* Reading text
When the Marvel Studios Captain Marvel came out recently, I posted a rough history of the various Captains Marvel. With DC’s Shazam now out, and number one at the box office opening weekend, it seemed like a good time for a history of this specific character. Any comic book character who has been around long enough has a complicated history, and one that debuted in 1939 and changed companies once is more complicated than most.

In Whiz Comics #2, Fawcett Comics debuted Captain Marvel. His origin has been rewritten several times, but the original version was this: William Joseph (Billy) Batson was a young orphan who sold newspapers and slept in the subway. His parents were killed and his uncle, appointed guardian, was far more interested in the family fortune than Billy himself. One night, Billy met a strange man in a green cloak who led him to a strange, unique subway car. The vehicle brought Billy to a strange stone cavern, later revealed to be the Rock of Eternity, where an old wizard sat on a stone throne. The old man, Shazam, charged Billy with becoming a hero, chosen because of his pure heart. When Billy speaks the wizard’s name, he is transformed into Captain Marvel, the World’s Mightiest Mortal. The wizard’s name stood for the attributes Captain Marvel possessed: Solomon’s Wisdom, Hercules’ Strength, Atlas’ Endurance, Zeus’ power, Achilles’ invulnerability, and Mercury’s speed and flight skills. Billy had many adventures, and late discovered he had a twin sister he hadn’t known about. Mary Bromfield, her adopted name, became Mary Marvel when Billy shared his power with her. Later, a disabled young man and his grandfather were out fishing when their boat was destroyed in passing by Captain Nazi, one of Cap’s foes. The boy, Freddie Freeman, barely survived, and Billy gave him power to save his life. Freddie became Captain Marvel, Jr. While Billy and Mary said “Shazam!” to trigger their transformations, Freddie spoke the name of his hero, Captain Marvel. Ironically, this meant he was the only hero who couldn’t say his own name. Over the years, they picked up various supporting characters. The Marvel Family had many adventures, usually with a touch of whimsy along the way. But the Captain came up against a foe he couldn’t beat: lawyers.

* Data rows

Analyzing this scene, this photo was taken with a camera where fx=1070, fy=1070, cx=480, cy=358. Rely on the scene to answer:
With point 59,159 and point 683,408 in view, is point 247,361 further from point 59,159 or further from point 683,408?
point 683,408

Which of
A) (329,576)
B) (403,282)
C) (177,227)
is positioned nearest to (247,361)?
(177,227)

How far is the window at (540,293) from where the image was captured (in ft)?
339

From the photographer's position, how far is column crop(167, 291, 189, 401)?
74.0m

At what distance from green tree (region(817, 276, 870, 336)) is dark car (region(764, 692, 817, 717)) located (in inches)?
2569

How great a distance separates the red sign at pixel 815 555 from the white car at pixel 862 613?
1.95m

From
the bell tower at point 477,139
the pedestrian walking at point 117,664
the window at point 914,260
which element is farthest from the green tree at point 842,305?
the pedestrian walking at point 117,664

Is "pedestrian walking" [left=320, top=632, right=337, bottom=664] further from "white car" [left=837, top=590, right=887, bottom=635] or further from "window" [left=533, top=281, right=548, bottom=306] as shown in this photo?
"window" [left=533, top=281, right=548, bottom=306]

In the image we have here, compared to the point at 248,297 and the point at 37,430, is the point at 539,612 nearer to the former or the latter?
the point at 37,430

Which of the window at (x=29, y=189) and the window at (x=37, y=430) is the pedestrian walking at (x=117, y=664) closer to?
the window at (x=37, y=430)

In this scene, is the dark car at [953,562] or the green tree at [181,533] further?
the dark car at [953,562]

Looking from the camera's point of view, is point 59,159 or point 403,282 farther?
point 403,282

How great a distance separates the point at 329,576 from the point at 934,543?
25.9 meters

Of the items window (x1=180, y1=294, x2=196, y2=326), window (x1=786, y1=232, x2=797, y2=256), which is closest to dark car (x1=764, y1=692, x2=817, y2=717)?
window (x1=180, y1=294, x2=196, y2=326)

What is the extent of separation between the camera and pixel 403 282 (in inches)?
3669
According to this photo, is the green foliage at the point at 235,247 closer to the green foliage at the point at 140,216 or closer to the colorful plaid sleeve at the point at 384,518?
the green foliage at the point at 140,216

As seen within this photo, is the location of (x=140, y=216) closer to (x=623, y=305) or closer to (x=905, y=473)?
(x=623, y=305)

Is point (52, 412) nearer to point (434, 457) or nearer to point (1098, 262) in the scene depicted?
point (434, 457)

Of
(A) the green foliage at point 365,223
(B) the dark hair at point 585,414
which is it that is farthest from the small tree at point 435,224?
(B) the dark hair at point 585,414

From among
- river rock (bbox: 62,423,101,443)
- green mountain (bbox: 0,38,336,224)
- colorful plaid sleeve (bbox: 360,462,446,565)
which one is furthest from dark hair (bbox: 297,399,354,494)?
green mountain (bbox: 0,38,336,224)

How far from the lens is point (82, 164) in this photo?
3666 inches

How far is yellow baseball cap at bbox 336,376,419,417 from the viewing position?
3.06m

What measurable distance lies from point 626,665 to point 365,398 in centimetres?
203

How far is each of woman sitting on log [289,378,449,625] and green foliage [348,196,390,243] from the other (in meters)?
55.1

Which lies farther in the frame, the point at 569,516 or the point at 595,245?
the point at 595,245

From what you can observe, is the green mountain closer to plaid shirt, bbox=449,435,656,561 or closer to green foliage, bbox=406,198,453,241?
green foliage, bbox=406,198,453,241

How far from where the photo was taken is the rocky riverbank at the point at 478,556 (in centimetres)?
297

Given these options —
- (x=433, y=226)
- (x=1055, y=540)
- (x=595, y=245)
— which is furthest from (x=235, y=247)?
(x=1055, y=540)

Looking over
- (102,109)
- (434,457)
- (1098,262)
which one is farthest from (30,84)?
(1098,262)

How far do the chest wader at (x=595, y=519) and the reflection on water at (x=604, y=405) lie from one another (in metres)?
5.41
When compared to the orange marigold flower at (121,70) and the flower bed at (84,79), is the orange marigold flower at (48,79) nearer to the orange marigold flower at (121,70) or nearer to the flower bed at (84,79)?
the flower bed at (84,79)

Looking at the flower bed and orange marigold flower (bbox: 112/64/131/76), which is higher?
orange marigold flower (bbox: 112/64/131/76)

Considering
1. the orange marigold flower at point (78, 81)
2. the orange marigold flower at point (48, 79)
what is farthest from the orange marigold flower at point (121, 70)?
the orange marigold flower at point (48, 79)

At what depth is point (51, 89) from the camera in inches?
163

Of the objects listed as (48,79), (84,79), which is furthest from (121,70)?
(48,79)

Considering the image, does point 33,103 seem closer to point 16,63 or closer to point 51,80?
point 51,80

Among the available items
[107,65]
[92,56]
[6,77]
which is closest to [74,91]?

* Tasks and exercises
A) Please list the six attributes that the wizard's name stands for in the Captain Marvel history, each with the figure it comes from.
B) Write a continuation of the Captain Marvel history, starting after its final sentence.

* Response list
A)
Solomon's wisdom
Hercules' strength
Atlas' endurance
Zeus' power
Achilles' invulnerability
Mercury's speed and flight skills

B)
 

When sales soared, Captain Marvel started outselling Superman. Unable to beat Captain Marvel at the newsstand, DC (then National) decided to sue, claiming Captain Marvel infringed on Superman’s copyright. Fawcett won round one, but National appealed. Eventually, Fawcett settled out of court and went out of business, and DC Comics picked up all their characters. Captain Marvel became part of the DC Universe. The Marvels were rarely seen, relegated to another Earth in DC’s multiverse.

 

After the Crisis on Infinite Earths changed DC’s history, the Marvels were relocated to the one Earth all DC characters then called home. The good Captain was in a few versions of the Justice League, and even the Justice Society, and had many adventures. Billy’s purity of heart led some to dismiss Captain Marvel as naïve, but he was a true hero through and through. When DC did a major crossover event, Underworld Unleashed, the demon Neron launched a deceitful campaign to capture the “noblest hero of them all.” Most thought he was after Superman, but it was eventually revealed his target was Captain Marvel.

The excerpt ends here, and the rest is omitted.